● Texte fourni:
Attentats Hanau février 2020

Par Stéphane François

Nazisme, alt-right américaine et mouvances identitaires européennes : l’historien Stéphane François analyse une « spiritualité » qui a conduit aux attentats de Hanau en Allemagne le 19 février 2020, perpétrés contre des bars à chicha et ayant fait 10 victimes, dont la mère du terroriste.

Depuis quelques années, le terrorisme d’extrême droite revient en force. Il se nourrit des thèses de l’alt-right étatsunienne. Il se nourrit aussi des vieilles thématiques formulées après guerre par les rescapés du nazisme. Dans les deux cas, on trouve l’idée d’un génocide lent des peuples blancs au profit d’une substitution ethnique : le « grand remplacement ». Cette idée est née chez les suprémacistes blancs américains du début du XXe siècle comme Madison Grant et Lothrop Stoddard, et a été banalisée dans les années 1950 en France par d’anciens SS tels que René Binet ou par le Suisse Gaston-Armand Amaudruz… Le soleil noir est toujours d’actualité et, comme le montrent les attentats de Hanau, il tue encore.

● Votre objectif: Poursuivez le texte sur les attentats de Hanau en reprenant juste après sa dernière phrase.

● Extraits de données:
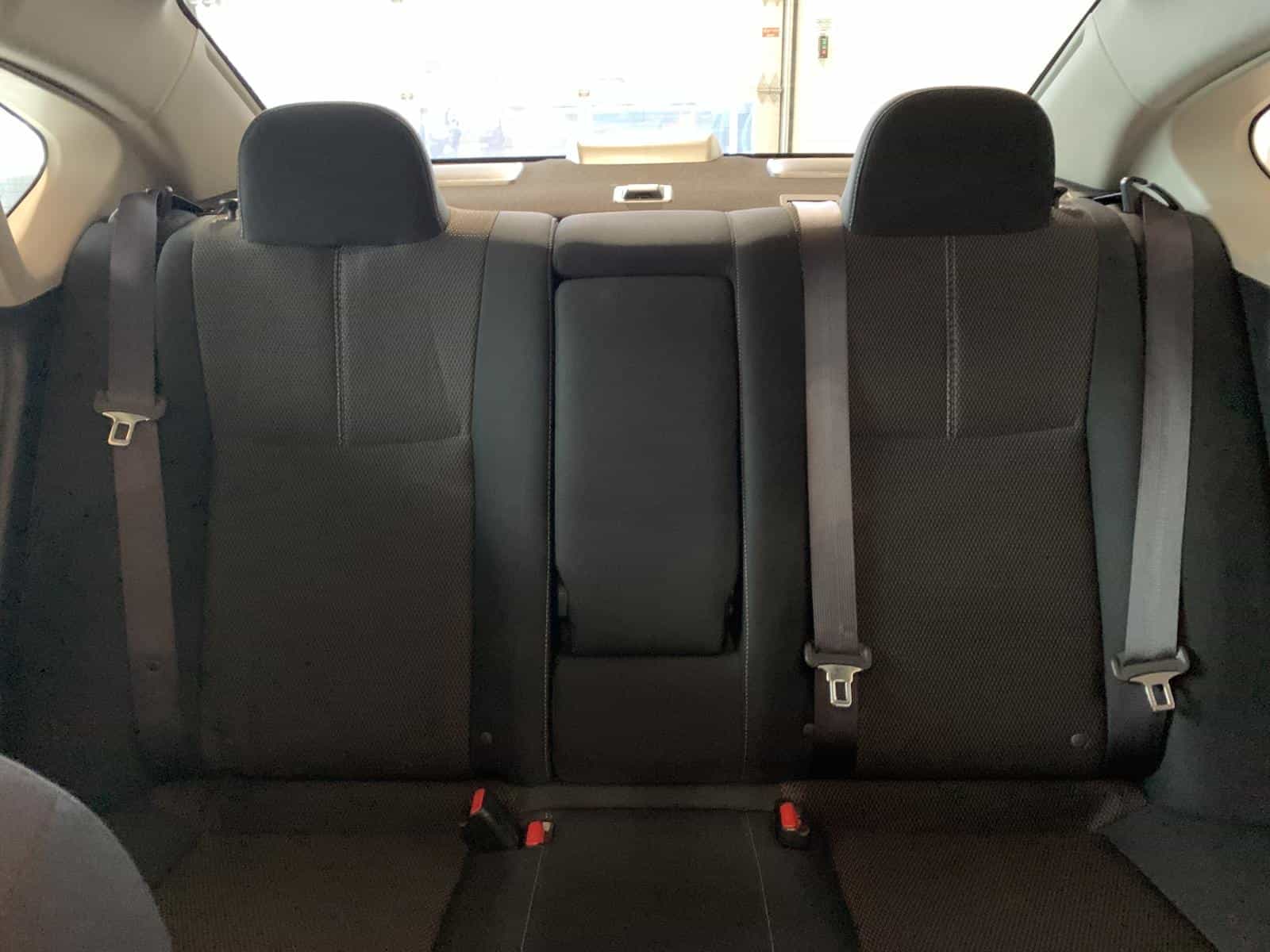 2014 Nissan SENTRA S/SV/SR/SL S - Image 21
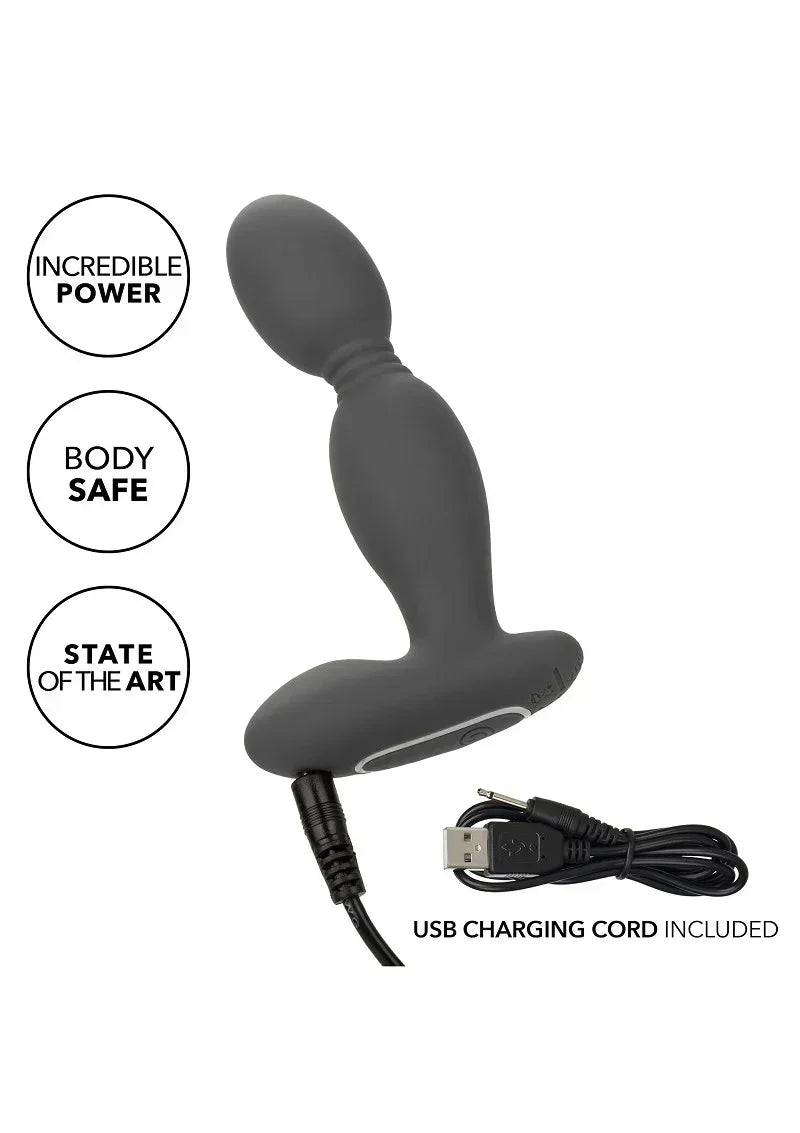 CalExoticsEclipseRotatorProbeVibrator6 @ Happytoys Sexshop: online sex shop for Feeling Happy & Easy 😊 the erotic store owned by a woman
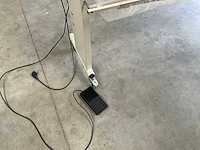 Neolt electro power trim 300 elektrische zaagmachine - afbeelding 3 van  9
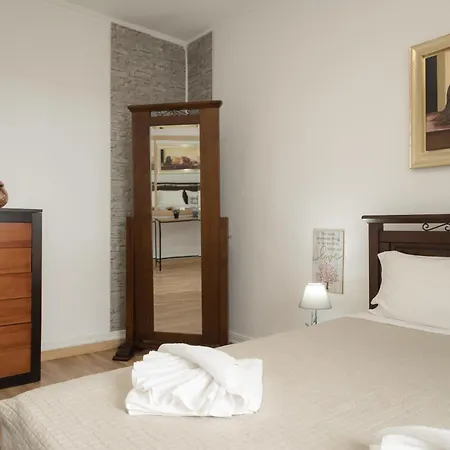 Alloggio in famiglia Afternoon Desire *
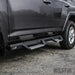 Westin 10-17 Toyota 4Runner Trail Edition (Excl. Ltd) HDX Stainless Drop Nerf Step Bars - Tex. Blk Westin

● Réponse attendue:
Tobias Rathjen, le terroriste qui a abattu dix personnes à Hanau le 19 février 2020, est un complotiste. Il faisait référence sur son site Internet à deux « abducted », c’est-à-dire deux personnes qui affirmaient avoir été enlevés par des extraterrestres.

Attentats Hanau - Allemagne © Boris Rossler/DPA/AFP
© Boris Rossler/DPA/AFP

Il les considérait comme des « lanceurs d’alerte ». Ce discours peut sembler aberrant. Pourtant, il n’est pas le seul à l’extrême droite à avoir une conception alternative de la réalité. Ainsi, le principal auteur faisant le lien entre les ovnis, l’« occultisme nazi », c’est-à-dire un supposé savoir ésotérique dont les nazis auraient été les dépositaires, et les différentes générations de militants d’extrême droite depuis l’après-guerre était un ancien SS autrichien passionné d’ésotérisme et auteur de livres de science-fiction : Wilhelm Landig[1]. À compter des années 1970, il a publié une trilogie de romans à clés, dans lesquels il développe l’idée que les nazis avaient non seulement des ovnis (qui faisaient partie des « armes secrètes » de Himmler), mais qu’ils étaient aussi les dépositaires d’un savoir ésotérique et d’une religion raciale qui faisaient d’eux des élites. Le tout baignait évidemment dans un discours raciste et antisémite.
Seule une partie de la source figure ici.